__SOURCE__.
----
Intro* – A little boy was sitting on a park bench reading his Bible.
Occasionally he would shout, "Awesome!”
A local college professor happened by and asked what the excitement was.
The boy said he was reading the Bible about Israel fleeing Egypt – the parting of the Red Sea.
The professor told the boy the Bible was just a collection of fairy tales and fables -- that the Red Sea was only 1 foot deep at that point.
With that, he started to walk away.
But he had not gotten very far when he heard the little boy say, "Wow!
My God is awesome!"
The professor turned back and said, "I thought I told you the water was only 1 foot deep."
The little boy said, "Well, if it was only 1 foot deep, God is even greater than I thought.
It says here that God caused the Red Sea to come back together and it destroyed the whole Egyptian army."
That boy knew how to enlarge God which is the subject of the amazing song composed by Mary in Lu 1:46-55.
----
__SOURCE DATA__.
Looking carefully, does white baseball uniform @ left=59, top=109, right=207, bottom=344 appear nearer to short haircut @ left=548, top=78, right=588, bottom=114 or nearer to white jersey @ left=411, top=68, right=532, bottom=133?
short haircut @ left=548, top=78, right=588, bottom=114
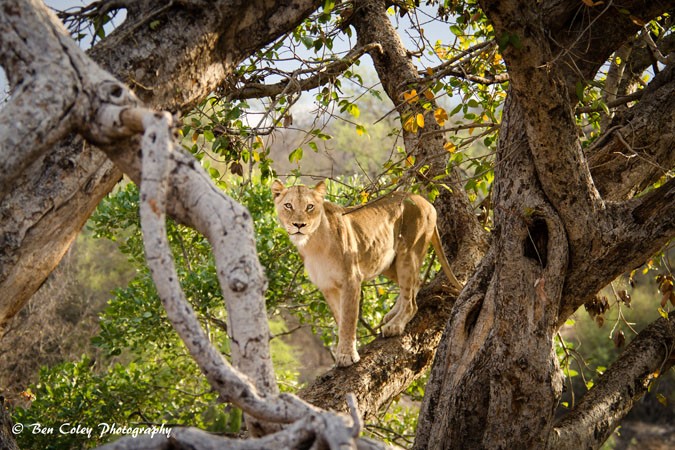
----
__ACTIONS TO TAKE__.
[A] Summarize the story of the boy with the Bible in two sentences.
[B] Translate this sentence from the story of the boy with the Bible into Spanish: "A local college professor happened by and asked what the excitement was."
[C] Resume the story of the boy with the Bible from its last sentence, carrying it on into the song of Mary it mentions.

__TASK ANSWERS__.
[A] A boy reading about the parting of the Red Sea on a park bench kept exclaiming in excitement, and a passing college professor told him the Bible was only fairy tales and that the sea there was only 1 foot deep. The boy answered that this made God even greater, because the Bible says the sea came back together and destroyed the whole Egyptian army.

[B] Un profesor universitario de la zona pasó por allí y preguntó a qué se debía tanto entusiasmo.

[C]
Church history has titled it "The Magnificat” taken from Mary's first phrase, "“My soul magnifies the Lord”.
Magnificat is Latin translation of "magnifies."
The Greek word is μεγαλυνω -- which literally means to make great, or to enlarge.
Remember the first time you ever looked through a microscope at a drop of pond water and found a whole world of life swimming around inside of it.
Similarly, Mary is saying under a microscope of the Word and faith and experience, God is greatly enlarged in her eyes.
Of course, Mary could not make God bigger, any more than the microscope made the drop of water bigger.
But the Word reveals what really is! Mary knew her Bible.
And in the Word of God, she found the magnifier that made God big in her eyes.
And, dear friends, there is no greater need in our own lives than to see God as He truly is – enlarged.
Live – and in living color.
One of the more influential books of the 20th century was J. B. Philips’ Your God is Too Small, first published in 1961.
The book was written to counteract false perceptions of God – cosmic cop, parental hangover, grand old man, Perennial Grievance, God-in-a-box – all far too limiting.
D. A. Carson, in A Call to Spiritual Reformation -- questions, what is the greatest need of the church?
Then he goes through a list: 1) sexual purity, 2) social involvement, 3) financial integrity, 4) evangelism and church planting, 5) disciplined biblical thinking, and he says yes to all those.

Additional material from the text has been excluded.